**WORKING DATA**.
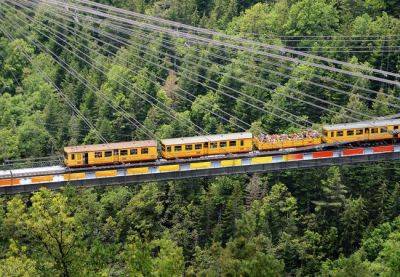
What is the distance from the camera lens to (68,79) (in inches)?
2712

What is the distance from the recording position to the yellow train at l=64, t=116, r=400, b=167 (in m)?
44.0

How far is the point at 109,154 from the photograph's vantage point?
4419 cm

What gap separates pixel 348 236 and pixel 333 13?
22.7m

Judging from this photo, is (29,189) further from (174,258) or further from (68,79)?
(68,79)

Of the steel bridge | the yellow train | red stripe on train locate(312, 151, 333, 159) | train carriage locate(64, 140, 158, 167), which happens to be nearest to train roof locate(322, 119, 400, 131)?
the yellow train

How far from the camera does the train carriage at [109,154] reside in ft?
143

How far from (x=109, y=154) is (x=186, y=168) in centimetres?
408

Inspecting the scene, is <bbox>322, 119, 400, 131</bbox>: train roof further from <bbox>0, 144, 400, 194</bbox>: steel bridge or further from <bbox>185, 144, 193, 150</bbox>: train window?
<bbox>185, 144, 193, 150</bbox>: train window

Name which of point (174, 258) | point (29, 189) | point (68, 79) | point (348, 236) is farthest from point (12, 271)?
point (68, 79)

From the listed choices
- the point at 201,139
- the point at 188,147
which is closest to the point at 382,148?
the point at 201,139

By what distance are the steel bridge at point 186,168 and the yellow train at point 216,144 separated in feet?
1.55

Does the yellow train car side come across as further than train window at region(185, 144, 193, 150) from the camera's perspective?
Yes

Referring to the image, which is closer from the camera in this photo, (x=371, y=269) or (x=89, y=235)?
(x=371, y=269)

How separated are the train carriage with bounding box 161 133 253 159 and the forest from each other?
3.34 m
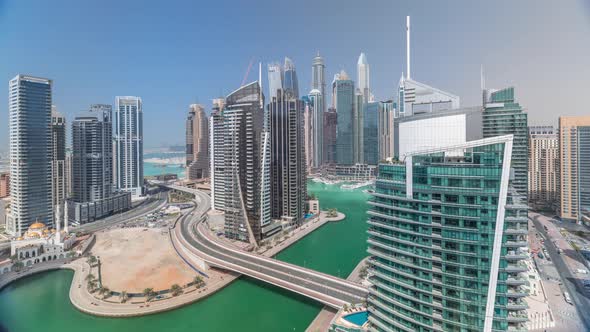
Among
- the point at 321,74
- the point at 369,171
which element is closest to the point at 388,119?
the point at 369,171

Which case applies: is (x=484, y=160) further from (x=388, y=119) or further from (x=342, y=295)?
(x=388, y=119)

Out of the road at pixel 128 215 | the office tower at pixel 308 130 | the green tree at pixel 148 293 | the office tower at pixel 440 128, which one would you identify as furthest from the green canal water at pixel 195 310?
the office tower at pixel 308 130

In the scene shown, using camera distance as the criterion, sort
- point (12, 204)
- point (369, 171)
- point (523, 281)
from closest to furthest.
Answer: point (523, 281) < point (12, 204) < point (369, 171)

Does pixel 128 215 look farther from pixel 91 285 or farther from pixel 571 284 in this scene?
pixel 571 284

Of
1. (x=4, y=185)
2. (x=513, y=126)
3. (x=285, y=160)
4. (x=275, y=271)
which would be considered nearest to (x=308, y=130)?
(x=285, y=160)

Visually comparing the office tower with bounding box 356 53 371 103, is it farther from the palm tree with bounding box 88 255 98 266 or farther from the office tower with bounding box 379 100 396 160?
the palm tree with bounding box 88 255 98 266

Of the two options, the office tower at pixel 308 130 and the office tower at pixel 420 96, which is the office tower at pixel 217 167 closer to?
the office tower at pixel 420 96
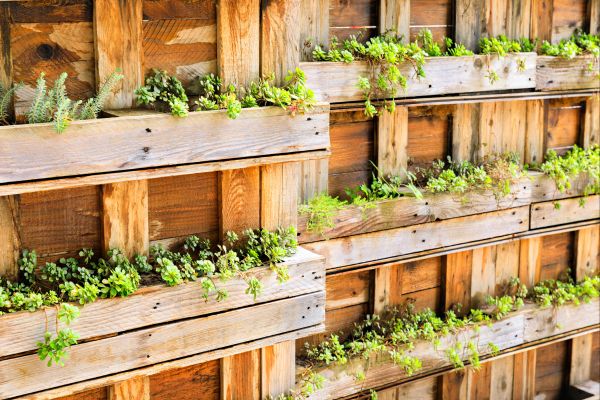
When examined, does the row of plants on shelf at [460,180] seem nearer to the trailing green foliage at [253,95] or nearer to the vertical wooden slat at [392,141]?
the vertical wooden slat at [392,141]

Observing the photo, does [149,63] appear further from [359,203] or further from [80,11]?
[359,203]

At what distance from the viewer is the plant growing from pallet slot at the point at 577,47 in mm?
6328

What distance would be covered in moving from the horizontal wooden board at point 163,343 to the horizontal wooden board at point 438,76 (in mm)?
1233

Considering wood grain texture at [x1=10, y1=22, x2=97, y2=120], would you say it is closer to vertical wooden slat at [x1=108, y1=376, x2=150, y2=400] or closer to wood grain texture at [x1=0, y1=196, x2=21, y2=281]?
wood grain texture at [x1=0, y1=196, x2=21, y2=281]

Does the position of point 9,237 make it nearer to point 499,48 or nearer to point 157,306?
point 157,306

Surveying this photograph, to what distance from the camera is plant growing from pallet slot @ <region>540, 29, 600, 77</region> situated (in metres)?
6.33

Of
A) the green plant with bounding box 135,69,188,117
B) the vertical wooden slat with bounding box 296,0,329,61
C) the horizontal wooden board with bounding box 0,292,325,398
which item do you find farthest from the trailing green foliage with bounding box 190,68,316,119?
the horizontal wooden board with bounding box 0,292,325,398

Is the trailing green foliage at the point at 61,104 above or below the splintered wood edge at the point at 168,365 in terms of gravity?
above

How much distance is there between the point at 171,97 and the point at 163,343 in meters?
1.16

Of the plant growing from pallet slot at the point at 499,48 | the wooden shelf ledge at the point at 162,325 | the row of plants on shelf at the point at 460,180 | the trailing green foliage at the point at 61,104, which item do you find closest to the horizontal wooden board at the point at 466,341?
the wooden shelf ledge at the point at 162,325

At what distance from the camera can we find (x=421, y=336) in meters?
5.91

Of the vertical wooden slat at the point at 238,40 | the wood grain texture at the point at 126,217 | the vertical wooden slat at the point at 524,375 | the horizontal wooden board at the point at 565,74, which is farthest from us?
the vertical wooden slat at the point at 524,375

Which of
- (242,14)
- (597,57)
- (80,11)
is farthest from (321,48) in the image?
(597,57)

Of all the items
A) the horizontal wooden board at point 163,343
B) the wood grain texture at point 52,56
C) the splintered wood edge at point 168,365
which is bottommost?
the splintered wood edge at point 168,365
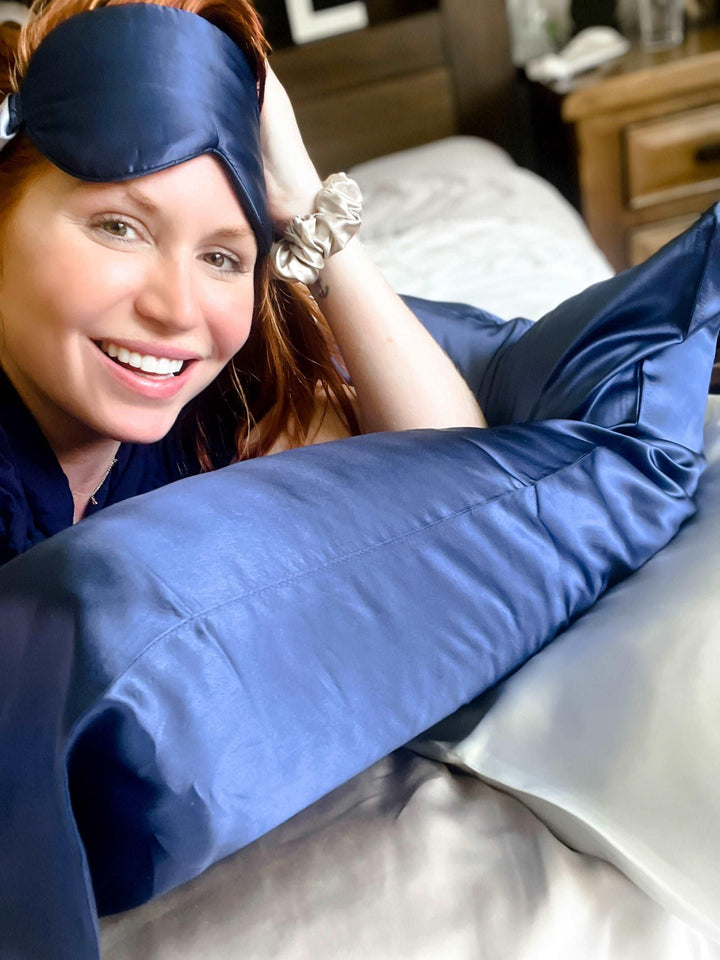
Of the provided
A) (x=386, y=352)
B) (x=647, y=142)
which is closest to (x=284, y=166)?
(x=386, y=352)

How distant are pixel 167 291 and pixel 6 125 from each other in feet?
0.61

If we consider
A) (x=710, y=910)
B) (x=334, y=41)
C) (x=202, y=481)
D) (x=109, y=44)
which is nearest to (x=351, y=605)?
(x=202, y=481)

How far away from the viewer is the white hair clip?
30.4 inches

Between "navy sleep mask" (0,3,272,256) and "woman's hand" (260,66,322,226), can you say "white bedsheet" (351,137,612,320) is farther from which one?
"navy sleep mask" (0,3,272,256)

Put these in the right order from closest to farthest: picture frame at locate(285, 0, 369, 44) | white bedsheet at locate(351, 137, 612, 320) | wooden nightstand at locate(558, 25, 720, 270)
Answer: white bedsheet at locate(351, 137, 612, 320) → wooden nightstand at locate(558, 25, 720, 270) → picture frame at locate(285, 0, 369, 44)

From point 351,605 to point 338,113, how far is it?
2.22m

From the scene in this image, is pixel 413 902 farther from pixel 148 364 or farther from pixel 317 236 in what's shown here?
pixel 317 236

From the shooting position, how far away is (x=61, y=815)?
456mm

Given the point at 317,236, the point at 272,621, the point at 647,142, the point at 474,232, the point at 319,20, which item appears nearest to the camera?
A: the point at 272,621

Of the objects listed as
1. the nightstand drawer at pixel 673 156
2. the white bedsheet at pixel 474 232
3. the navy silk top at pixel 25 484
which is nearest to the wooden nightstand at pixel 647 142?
the nightstand drawer at pixel 673 156

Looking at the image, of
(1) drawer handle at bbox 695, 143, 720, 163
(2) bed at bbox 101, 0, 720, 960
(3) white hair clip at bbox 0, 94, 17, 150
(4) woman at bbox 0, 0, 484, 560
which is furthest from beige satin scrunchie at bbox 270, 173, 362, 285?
(1) drawer handle at bbox 695, 143, 720, 163

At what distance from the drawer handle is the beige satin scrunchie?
5.49 ft

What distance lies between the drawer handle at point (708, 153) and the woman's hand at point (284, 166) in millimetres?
1671

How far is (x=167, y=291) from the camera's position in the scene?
0.76m
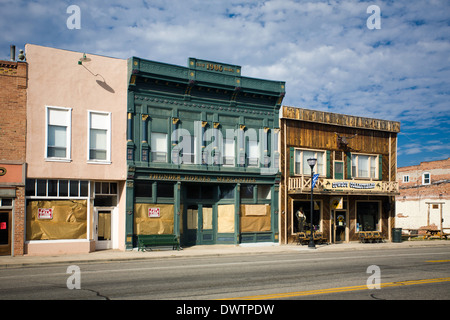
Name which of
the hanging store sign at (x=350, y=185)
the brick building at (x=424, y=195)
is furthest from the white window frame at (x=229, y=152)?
the brick building at (x=424, y=195)

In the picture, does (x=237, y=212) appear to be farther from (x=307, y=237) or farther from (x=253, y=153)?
(x=307, y=237)

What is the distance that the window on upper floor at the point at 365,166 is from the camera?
103 ft

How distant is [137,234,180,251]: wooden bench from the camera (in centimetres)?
2284

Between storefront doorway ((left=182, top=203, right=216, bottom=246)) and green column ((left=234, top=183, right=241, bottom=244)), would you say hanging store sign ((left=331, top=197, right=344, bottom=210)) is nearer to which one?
green column ((left=234, top=183, right=241, bottom=244))

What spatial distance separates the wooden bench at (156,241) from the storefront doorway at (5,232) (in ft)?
19.8

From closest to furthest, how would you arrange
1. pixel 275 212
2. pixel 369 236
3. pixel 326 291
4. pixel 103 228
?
pixel 326 291 → pixel 103 228 → pixel 275 212 → pixel 369 236

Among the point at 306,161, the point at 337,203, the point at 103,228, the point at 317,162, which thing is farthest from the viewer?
the point at 317,162

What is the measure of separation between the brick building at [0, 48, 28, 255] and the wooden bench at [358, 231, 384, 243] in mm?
20790

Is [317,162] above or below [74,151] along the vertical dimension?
below

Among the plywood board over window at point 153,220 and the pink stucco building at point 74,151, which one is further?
the plywood board over window at point 153,220

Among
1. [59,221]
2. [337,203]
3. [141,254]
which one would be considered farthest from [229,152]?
[59,221]

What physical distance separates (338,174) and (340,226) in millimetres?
3484

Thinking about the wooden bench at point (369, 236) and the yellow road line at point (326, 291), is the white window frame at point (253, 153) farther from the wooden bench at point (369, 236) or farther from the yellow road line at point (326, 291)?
the yellow road line at point (326, 291)

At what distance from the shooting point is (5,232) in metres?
20.2
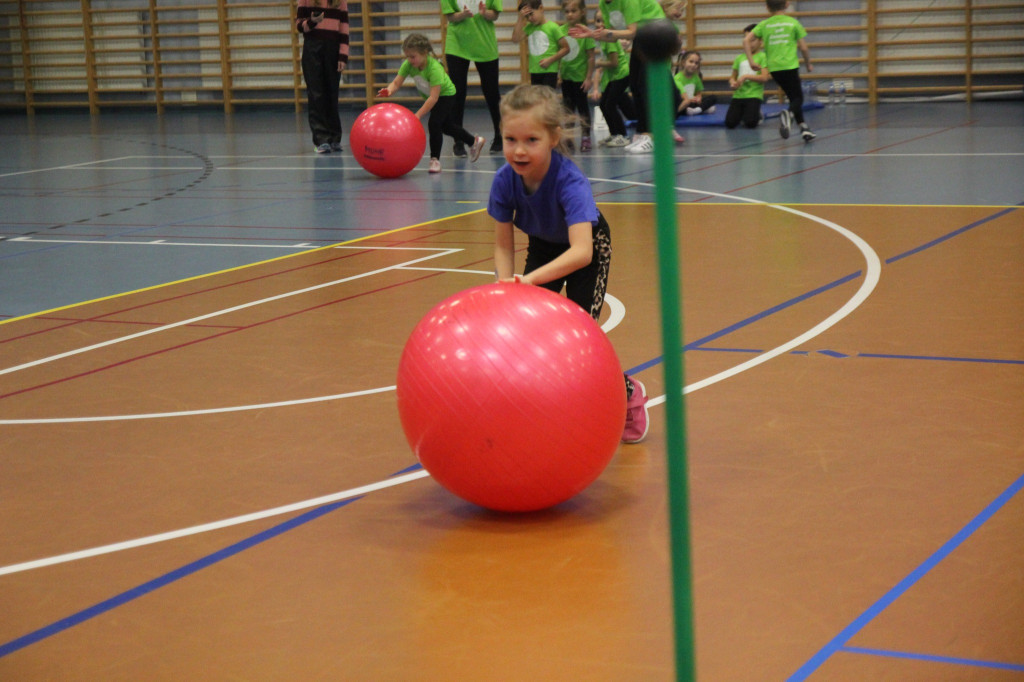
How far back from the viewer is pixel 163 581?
2.99 m

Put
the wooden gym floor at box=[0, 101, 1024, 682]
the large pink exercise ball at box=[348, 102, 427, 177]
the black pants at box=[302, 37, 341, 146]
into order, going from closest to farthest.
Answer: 1. the wooden gym floor at box=[0, 101, 1024, 682]
2. the large pink exercise ball at box=[348, 102, 427, 177]
3. the black pants at box=[302, 37, 341, 146]

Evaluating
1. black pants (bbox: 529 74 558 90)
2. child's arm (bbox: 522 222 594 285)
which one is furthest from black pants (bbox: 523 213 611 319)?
black pants (bbox: 529 74 558 90)

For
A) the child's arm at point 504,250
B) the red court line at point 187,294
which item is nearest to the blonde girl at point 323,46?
the red court line at point 187,294

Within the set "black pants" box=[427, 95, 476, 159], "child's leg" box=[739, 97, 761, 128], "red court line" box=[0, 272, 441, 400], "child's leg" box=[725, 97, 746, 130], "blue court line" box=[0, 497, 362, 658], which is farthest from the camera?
"child's leg" box=[725, 97, 746, 130]

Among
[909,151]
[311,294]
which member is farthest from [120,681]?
[909,151]

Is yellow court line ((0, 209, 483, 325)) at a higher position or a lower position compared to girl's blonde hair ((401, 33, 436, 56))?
lower

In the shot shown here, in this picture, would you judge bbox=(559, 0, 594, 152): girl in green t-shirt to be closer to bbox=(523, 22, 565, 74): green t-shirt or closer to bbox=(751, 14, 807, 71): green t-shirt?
bbox=(523, 22, 565, 74): green t-shirt

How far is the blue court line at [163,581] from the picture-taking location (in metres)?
2.70

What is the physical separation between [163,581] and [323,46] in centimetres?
1112

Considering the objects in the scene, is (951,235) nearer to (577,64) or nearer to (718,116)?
(577,64)

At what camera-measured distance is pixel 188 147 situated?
50.3 feet

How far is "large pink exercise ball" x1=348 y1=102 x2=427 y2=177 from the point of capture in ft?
36.2

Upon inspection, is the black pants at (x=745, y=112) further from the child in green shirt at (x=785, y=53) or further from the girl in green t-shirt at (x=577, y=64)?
the girl in green t-shirt at (x=577, y=64)

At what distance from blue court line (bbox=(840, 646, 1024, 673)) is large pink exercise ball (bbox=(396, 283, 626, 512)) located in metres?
0.95
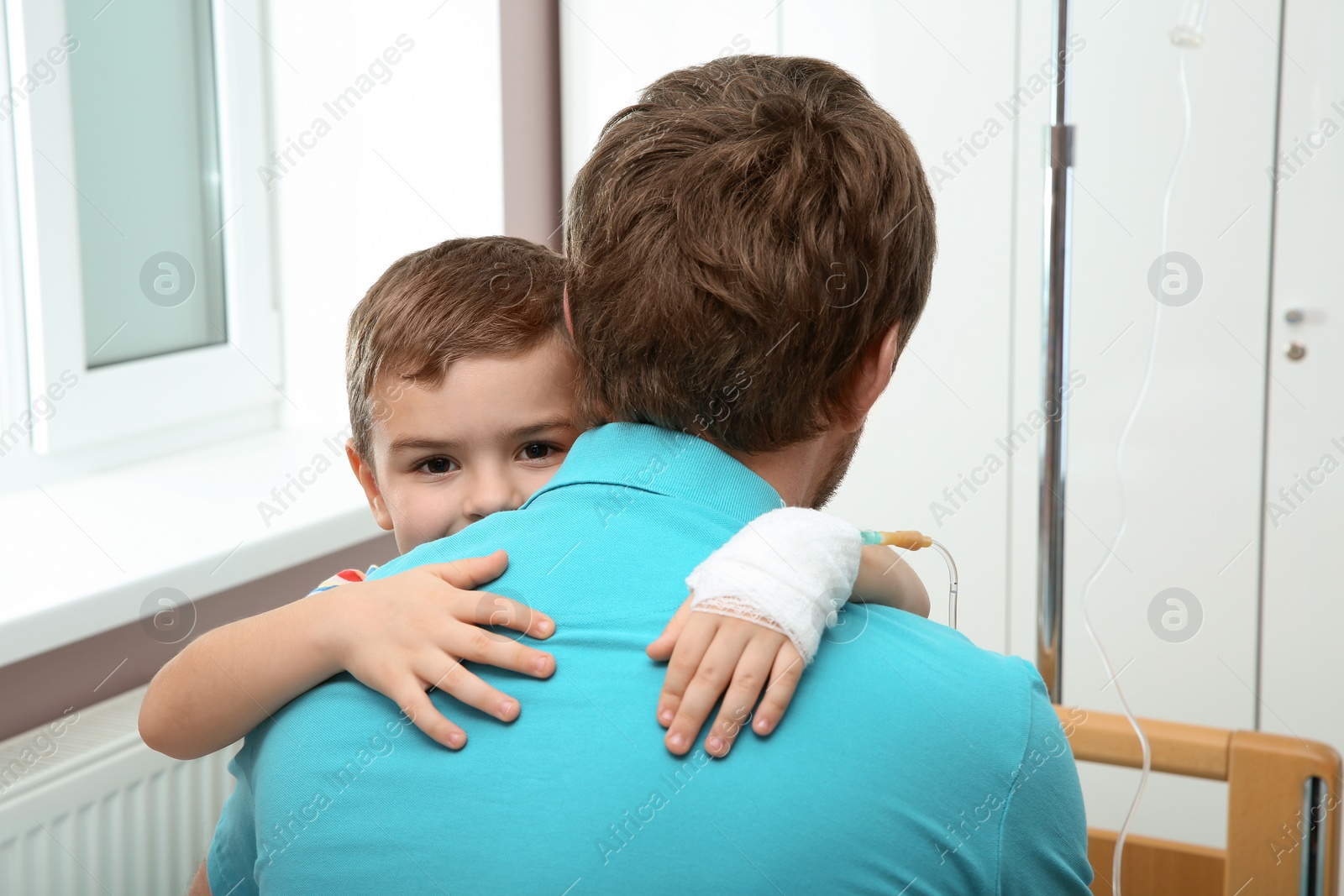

**TO DO**. Rewrite the entries from the line containing "How distant are" through the line containing "A: the point at 272,621", substituting "hair barrette" for "white hair clip" and leaving everything else unchanged.

**FULL SOLUTION**.
How distant are pixel 167 291 and pixel 6 125 from each other in feet?
0.61

If we consider
A) (x=710, y=910)
B) (x=334, y=41)
C) (x=202, y=481)
D) (x=109, y=44)
which is nearest to (x=351, y=605)?
(x=202, y=481)

How far away from the viewer is the hair barrette?
30.4 inches

Between "navy sleep mask" (0,3,272,256) and "woman's hand" (260,66,322,226), can you say "white bedsheet" (351,137,612,320) is farther from which one?
"navy sleep mask" (0,3,272,256)

Put these in the right order from closest to farthest: picture frame at locate(285, 0, 369, 44) | white bedsheet at locate(351, 137, 612, 320) | wooden nightstand at locate(558, 25, 720, 270)
Answer: white bedsheet at locate(351, 137, 612, 320) → wooden nightstand at locate(558, 25, 720, 270) → picture frame at locate(285, 0, 369, 44)

From point 351,605 to point 338,113, how far is it?
2.22m

From the scene in this image, is pixel 413 902 farther from pixel 148 364 or farther from pixel 317 236 in what's shown here?
pixel 317 236

From the shooting position, how far away is (x=61, y=815)?
456mm

Given the point at 317,236, the point at 272,621, the point at 647,142, the point at 474,232, the point at 319,20, which item appears nearest to the camera?
A: the point at 272,621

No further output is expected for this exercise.